Non, le robot ne peut pas tout prévoir. Il y a trop de possibilités dans le Go et lui, n’est qu’un ordinateur. Il estime par rapport à l’état du plateau les meilleurs coups à effectuer et tente de deviner les prochains coups de l’adversaire pour plus d’efficacité.
Pendant son apprentissage vous savez, il a beaucoup joué contre lui-même et contre des joueurs. Des millions de fois même. La mémoire de toutes ces simulations devient son expérience.
Quant au temps de chaque tour, AlphaGo s’adapte. Plus il a de temps, plus il peut intérieurement simuler de situations.

BRUNO POUCET

Je dirais qu’il n’y a pas vraiment de limites à la puissance de calcul ou du moins, celle-ci n’est pas vraiment handicapante pour le robot. AlphaGo est équipé d’un processeur moderne. Il peut presque tout prévoir en avance. Il faut garder à l’esprit cependant que la machine est un peu bête. Elle ne fait qu’effectuer des “tirages” (simulations), évalue les résultats et applique le plus probable, celui qui a le plus de chance de tomber.

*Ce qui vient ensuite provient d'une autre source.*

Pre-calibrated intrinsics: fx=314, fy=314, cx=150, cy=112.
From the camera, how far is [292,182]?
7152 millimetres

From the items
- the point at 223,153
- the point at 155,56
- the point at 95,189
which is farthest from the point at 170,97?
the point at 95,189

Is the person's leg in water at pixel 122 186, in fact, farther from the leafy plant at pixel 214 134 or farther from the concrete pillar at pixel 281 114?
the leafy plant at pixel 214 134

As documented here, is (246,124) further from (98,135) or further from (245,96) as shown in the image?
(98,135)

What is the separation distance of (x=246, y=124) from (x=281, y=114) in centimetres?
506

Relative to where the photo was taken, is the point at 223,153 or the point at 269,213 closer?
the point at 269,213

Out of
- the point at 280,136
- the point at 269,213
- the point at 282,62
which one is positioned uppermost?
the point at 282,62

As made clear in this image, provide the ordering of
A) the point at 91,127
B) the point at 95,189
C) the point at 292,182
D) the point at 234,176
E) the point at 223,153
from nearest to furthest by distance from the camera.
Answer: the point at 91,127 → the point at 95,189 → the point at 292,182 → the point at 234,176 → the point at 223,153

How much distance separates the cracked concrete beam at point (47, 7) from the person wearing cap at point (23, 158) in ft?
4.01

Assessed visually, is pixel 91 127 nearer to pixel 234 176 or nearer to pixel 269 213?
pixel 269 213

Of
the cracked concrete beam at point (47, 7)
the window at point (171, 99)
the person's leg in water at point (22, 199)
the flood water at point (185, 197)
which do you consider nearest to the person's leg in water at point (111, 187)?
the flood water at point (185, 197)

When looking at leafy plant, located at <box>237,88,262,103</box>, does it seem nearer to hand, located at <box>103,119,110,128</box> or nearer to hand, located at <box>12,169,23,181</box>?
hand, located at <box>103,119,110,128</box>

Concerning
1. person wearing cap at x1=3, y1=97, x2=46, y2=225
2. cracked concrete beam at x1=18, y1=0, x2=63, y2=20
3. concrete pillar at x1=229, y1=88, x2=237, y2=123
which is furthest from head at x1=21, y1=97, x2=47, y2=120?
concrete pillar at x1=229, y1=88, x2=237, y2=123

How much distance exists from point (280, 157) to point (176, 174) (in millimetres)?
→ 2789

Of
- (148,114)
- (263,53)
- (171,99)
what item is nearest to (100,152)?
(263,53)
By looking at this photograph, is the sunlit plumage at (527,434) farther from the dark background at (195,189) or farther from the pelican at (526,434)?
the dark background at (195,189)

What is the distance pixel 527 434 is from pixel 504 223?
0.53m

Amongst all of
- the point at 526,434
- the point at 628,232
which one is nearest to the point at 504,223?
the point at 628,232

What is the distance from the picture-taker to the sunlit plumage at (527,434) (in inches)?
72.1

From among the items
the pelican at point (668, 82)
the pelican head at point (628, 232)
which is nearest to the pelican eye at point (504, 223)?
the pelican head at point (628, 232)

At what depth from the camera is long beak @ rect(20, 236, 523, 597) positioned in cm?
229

Lorsque le robot joue, peut-on parler de réaction face à des situations programmées ou de véritable créativité de la machine ?

BRUNO POUCET – Avant, les ordinateurs étaient programmés pour des dizaines de milliers de configurations possibles. Chaque cas de figure était manuellement ajouté à sa base de données. Aujourd’hui, on a beaucoup évolué.
Il faut que vous sachiez qu’il y a deux types d’algorithmes : les supervisés, dirigés par l’homme. Celui-ci choisit ce que la machine apprend. Puis, il y a les non-supervisés, avec lesquels la machine apprend par elle-même, par essais et simulations.
La machine, AlphaGo, joue contre elle-même, elle teste ainsi des centaines de milliers de situations possibles. C’est la simulation par erreur. Elle stocke les résultats et les utilise contre son adversaire.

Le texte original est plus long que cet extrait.